Неодобрительно оглядев соседскую дверь: «Разгильдяй. Живет себе не тужит. Бдительность потерял», – спустился по лестнице, радуясь, что избавился наконец от чемодана: хоть и на колесиках, а все равно утомительно. Следуя знакомым маршрутом, вышел на широкую улицу, которую парень назвал Тверской.
Вопреки ожиданиям: а говорили, в их Москве гулянка до ночи! – попадались редкие прохожие. Зато машин! – автомобили шли сплошным потоком.
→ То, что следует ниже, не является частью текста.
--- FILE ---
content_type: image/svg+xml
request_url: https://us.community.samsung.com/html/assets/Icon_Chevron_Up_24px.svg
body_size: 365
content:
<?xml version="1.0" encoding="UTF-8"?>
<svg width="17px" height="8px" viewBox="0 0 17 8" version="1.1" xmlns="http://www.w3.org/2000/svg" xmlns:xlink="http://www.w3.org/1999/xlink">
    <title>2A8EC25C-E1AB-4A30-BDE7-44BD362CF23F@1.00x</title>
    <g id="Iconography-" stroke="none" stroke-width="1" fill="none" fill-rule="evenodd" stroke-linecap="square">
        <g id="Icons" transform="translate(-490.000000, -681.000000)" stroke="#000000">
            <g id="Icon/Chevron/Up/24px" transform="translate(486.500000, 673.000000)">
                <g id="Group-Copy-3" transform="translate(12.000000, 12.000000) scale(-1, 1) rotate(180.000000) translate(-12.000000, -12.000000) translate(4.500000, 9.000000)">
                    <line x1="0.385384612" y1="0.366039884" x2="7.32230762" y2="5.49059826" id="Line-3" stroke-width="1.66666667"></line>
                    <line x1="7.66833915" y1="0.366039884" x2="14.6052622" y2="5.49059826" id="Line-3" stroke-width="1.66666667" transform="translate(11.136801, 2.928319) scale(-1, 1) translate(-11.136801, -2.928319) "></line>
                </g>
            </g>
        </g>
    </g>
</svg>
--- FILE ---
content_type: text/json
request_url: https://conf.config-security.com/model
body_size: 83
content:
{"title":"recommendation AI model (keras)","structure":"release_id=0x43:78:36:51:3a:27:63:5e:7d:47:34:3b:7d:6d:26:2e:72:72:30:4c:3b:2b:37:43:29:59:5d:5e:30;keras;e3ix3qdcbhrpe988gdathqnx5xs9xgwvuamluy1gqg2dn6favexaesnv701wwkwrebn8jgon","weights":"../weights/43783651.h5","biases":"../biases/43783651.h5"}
Если не считать «ниссанов» (отметил два «патрола» и одного «санни»), большинство неизвестных ему марок.
«Фольксвагены», автомобили их отечественного автопрома, тоже попадались, но в явном меньшинстве. Сколько ни вглядывался, углядел всего одну «трешку» – горбатенькую, последней модели, предмет мечтаний зятя-комсомольца. Верин муж до сих пор ездит на «козульке» (официальное название «краснояр» – автомобильный завод, купленный у корейцев, построили под Красноярском) – тупоносой, будто топором вырубали. И запчастей – днем с огнем.
На подступах к площади ветер заметно окреп. Стало холодно и пустынно – ни людей, ни машин. Он поднял воротник и прибавил шагу, больше не глядя по сторонам. Ступени подземного перехода посверкивали наледью. Держась за поручень, с грехом пополам спустился под землю, ноги так и норовили разъехаться. И, перебежав одним духом, вышел с другой стороны.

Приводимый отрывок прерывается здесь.